Condition Description

Sialidosis, also known as neuraminidase deficiency or mucolipidosis type I, is an autosomal recessive lysosomal storage disorder.  It is the result of a lysosomal deficiency of sialidase (alpha-N-acetyl neuraminidase) causing the accumulation of sialyloligosaccharides in tissues.

While sialidosis is a spectrum and the phenotype varies in clinical onset and severity, two distinct types have been described.  Sialidosis type 1 is on the milder end of the spectrum.  Onset typically occurs in the second decade and is characterized by progressive loss of vision associated with nystagmus, ataxia, macular cherry-red spots and seizures; but not dysmorphic features.  Sialidosis type 2 is on the severe end of the spectrum.  It is characterized by dysmorphic features, intellectual disability, developmental delays, macular cherry-red spots, hepatosplenomegaly, dysostosis multiplex, and coarse facies.  The age of onset distinguishes the subtypes:  congenital or hydropic, infantile (0-12 months), or juvenile (2-20 years).  Hydrops fetalis can manifest in the congenital/hydropic subtype. 

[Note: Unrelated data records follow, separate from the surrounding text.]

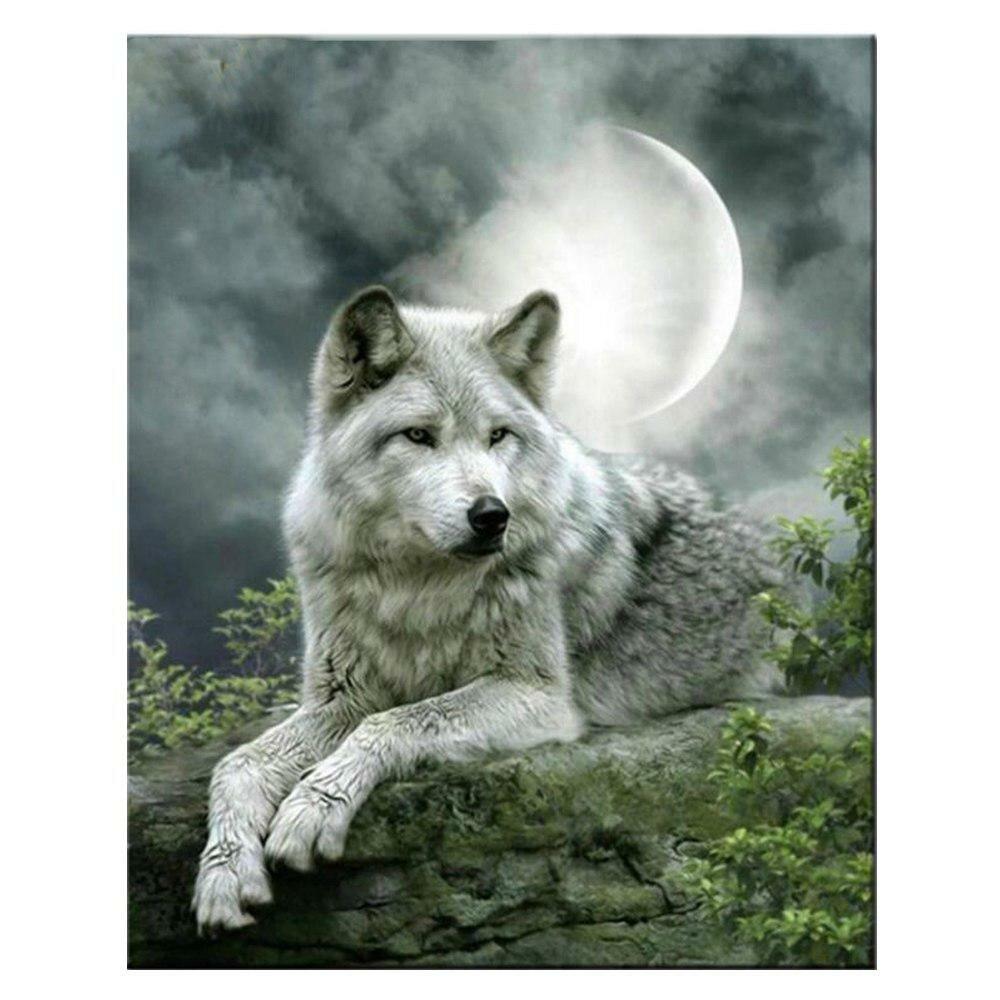 Море, одинокий волк прикольная картинка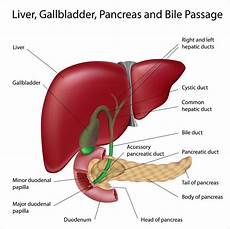 gallbladder diagram where are the kidneys and liver located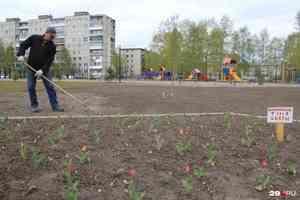 В Архангельске опубликовали итоги голосования за территорию, которую благоустроят в 2021 году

Mutations in the NEU1 gene (6p21.33) cause sialidosis.  Sequence analysis of the entire NEU1 gene coding region is available for individuals suspected of having sialidosis and their at-risk relatives on a clinical basis.        

References:  
  • Bonten et al. (2000), Hum Mol Genet, 9:2715-2725.
  • Pattison et al. (2004), Hum Mutat, 23:32-39.
  • OMIM #256550: Neuraminidase deficiency
  • OMIM #608272: NEU1 gene

Genes (1)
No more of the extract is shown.